Dans la seconde moitié de la tracklist, Here We Go... Again, avec la participation de Tyler, the Creator, se distingue par son ton introspectif et la manière dont les deux artistes croisent leurs perspectives sur l’amour, la célébrité et la relation au succès. Less Than Zero joue le rôle de quasi-hymne final avant le monologue de clôture : sa dimension résolument pop, presque stadium, contraste avec la dureté des propos, où le narrateur se décrit comme incapable d’être à la hauteur des attentes affectives. Sur le plan narratif, Dawn FM, A Tale by Quincy et Phantom Regret by Jim constituent les piliers conceptuels du disque, donnant une colonne vertébrale à l’ensemble. Sur certaines versions étendues, Moth to a Flame avec Swedish House Mafia vient compléter ce dispositif en s’intégrant naturellement dans l’esthétique synth-pop et nocturne de Dawn FM, tout en restant extérieure à la tracklist principale.

Bilan

Dawn FM apparaît aujourd’hui comme l’un des projets les plus aboutis de la carrière de The Weeknd, tant sur le plan conceptuel que sonore. L’album réussit à concilier ambition narrative – celle d’une fausse station de radio guidant l’auditeur à travers le purgatoire – et efficacité pop, avec une série de titres qui fonctionnent aussi bien isolément qu’à l’intérieur d’un récit continu. La cohérence de la production, le soin porté aux transitions et l’intégration de voix extérieures comme celles de Jim Carrey, Quincy Jones, Tyler, the Creator, Lil Wayne et Swedish House Mafia confèrent au projet une dimension quasi cinématographique.
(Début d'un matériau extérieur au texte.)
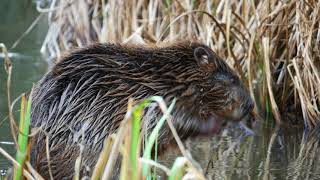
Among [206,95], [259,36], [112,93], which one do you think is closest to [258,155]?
[206,95]

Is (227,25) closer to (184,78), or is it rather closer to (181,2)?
(181,2)

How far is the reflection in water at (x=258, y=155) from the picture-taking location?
377 centimetres

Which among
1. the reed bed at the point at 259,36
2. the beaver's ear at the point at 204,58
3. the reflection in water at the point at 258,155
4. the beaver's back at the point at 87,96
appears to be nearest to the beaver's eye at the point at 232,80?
the beaver's ear at the point at 204,58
Inscrit au cœur d’une trilogie entamée par After Hours et conclue plus tard par Hurry Up Tomorrow, Dawn FM représente le moment où le personnage imaginé par The Weeknd commence réellement à affronter ses démons plutôt qu’à simplement les mettre en scène. Encensé par une grande partie de la critique pour la solidité de son écriture, la richesse de sa production et la clarté de son concept, l’album s’impose comme une référence majeure de la pop et du R&B des années 2020. Il confirme The Weeknd comme un artiste capable de transformer ses obsessions personnelles – la nuit, la culpabilité, la rédemption – en expériences musicales immersives, pensées autant pour les charts que pour l’écoute attentive au casque.